But this time, on intel, it give me the flat Permission Denied on ioctl():
[pid 6130] ioctl(9, DRM_IOCTL_SET_MASTER, 0) = -1 EACCES (Permission denied)
I even tried to without suid, but still et X ignore permissions on filesystem by setting the capability
setcap cap_dac_override+ep /usr/bin/Xorg
But the result was the same. Permission denied on setting master, unlike on amdgpu, where I got unable to retrive master.
However, if I set CAP_SYS_ADMIN, which by all means is only a little bit better than suid, X start as normal user.
chmod -s /usr/bin/Xorg
setcap cap_dac_override,cap_dac_read_search,cap_sys_admin+ep /usr/bin/Xorg
This means that having rw access (via input group) to inputs, and access to dri/drm via video group is not enough to run rootless, there's another thing about setting drm master that is missing here.

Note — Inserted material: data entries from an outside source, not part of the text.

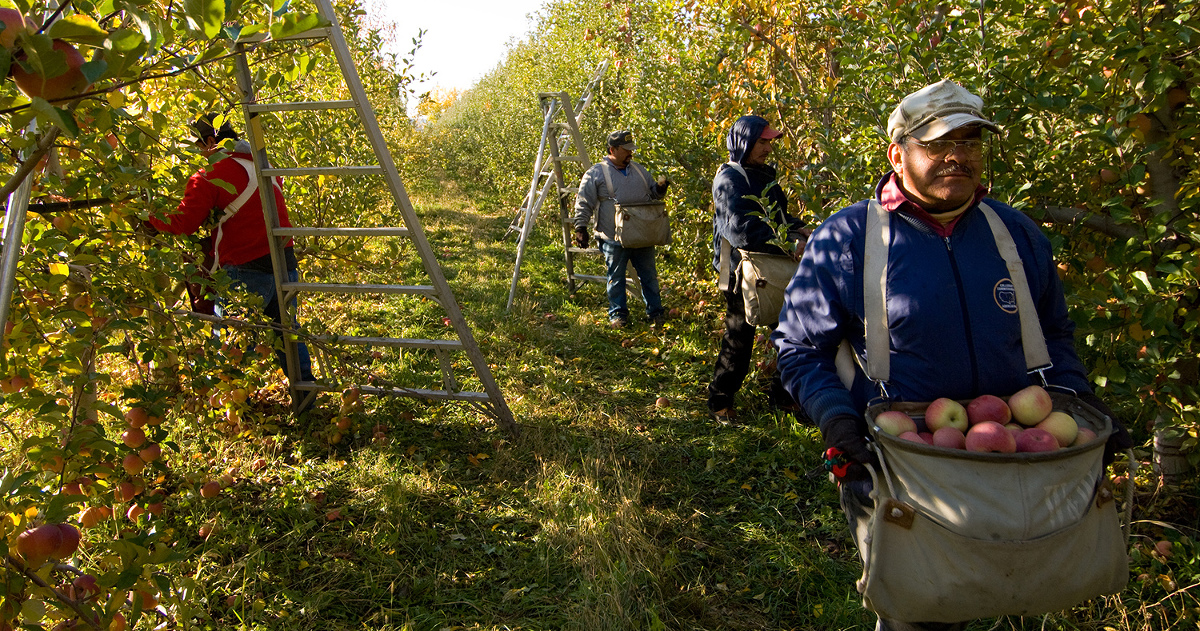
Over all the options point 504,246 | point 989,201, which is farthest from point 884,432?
point 504,246

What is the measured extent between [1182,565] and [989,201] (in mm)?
1600

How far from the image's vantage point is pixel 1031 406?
5.53ft

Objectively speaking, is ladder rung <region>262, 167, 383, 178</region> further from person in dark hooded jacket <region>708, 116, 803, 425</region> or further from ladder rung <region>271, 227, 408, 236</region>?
person in dark hooded jacket <region>708, 116, 803, 425</region>

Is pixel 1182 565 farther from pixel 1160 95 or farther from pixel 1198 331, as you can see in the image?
pixel 1160 95

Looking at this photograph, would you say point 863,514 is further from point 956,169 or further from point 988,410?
point 956,169

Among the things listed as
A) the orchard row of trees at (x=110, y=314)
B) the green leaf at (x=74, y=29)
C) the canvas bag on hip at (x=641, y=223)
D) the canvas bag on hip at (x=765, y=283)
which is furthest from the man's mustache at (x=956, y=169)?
the canvas bag on hip at (x=641, y=223)

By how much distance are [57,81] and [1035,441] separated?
1846 mm

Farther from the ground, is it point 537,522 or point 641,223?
point 641,223

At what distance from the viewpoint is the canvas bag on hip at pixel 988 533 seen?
1.51m

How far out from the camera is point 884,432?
1.60 m

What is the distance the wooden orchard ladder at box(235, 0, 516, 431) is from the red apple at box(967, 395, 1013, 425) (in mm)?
2255

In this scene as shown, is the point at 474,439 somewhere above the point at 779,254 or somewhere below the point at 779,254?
below

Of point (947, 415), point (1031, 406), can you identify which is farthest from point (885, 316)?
point (1031, 406)

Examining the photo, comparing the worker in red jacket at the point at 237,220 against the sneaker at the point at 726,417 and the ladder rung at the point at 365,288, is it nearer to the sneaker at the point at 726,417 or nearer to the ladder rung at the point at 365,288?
the ladder rung at the point at 365,288
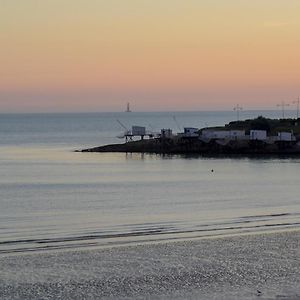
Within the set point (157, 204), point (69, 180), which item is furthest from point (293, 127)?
point (157, 204)

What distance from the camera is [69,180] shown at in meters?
59.1

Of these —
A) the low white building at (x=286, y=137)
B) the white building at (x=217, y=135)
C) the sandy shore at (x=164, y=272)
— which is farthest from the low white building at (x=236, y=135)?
the sandy shore at (x=164, y=272)

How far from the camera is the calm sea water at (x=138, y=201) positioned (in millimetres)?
28734

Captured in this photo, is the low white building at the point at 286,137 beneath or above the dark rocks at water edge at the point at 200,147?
above

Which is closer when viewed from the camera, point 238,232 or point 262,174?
point 238,232

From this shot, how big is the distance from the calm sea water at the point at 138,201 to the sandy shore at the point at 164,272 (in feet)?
7.88

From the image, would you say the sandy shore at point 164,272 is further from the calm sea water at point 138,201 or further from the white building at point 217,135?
the white building at point 217,135

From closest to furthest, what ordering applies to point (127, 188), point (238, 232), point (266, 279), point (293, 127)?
point (266, 279), point (238, 232), point (127, 188), point (293, 127)

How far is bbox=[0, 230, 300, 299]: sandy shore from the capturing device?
18156 millimetres

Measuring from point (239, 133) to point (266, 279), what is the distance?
78961 mm

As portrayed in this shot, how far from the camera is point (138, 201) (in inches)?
1661

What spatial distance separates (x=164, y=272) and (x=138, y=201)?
2155 cm

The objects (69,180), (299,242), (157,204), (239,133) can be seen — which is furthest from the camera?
(239,133)

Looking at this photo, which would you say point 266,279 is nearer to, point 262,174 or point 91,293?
point 91,293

Revisiting Simon's comment and looking into hw/xfree86/drivers/modesetting/driver.c I noticed a snippet:
1517 SetMaster(ScrnInfoPtr pScrn)
1518 {
1519 modesettingPtr ms = modesettingPTR(pScrn);
1520 int ret;
1521
1522 #ifdef XF86_PDEV_SERVER_FD
1523 if (ms->pEnt->location.type == BUS_PLATFORM &&
1524 (ms->pEnt->location.id.plat->flags & XF86_PDEV_SERVER_FD))
1525 return TRUE;
1526 #endif
1527
1528 if (ms->fd_passed)
1529 return TRUE;
1530
1531 ret = drmSetMaster(ms->fd);
1532 if (ret)
1533 xf86DrvMsg(pScrn->scrnIndex, X_ERROR, "drmSetMaster failed: %s\n",
1534 strerror(errno));
1535
1536 return ret == 0;
1537 }
so I am hitting the case where Xorg did not got a descriptor, so it continue to do it's thing and fails hard. Anyone of you actually got that working with elogind?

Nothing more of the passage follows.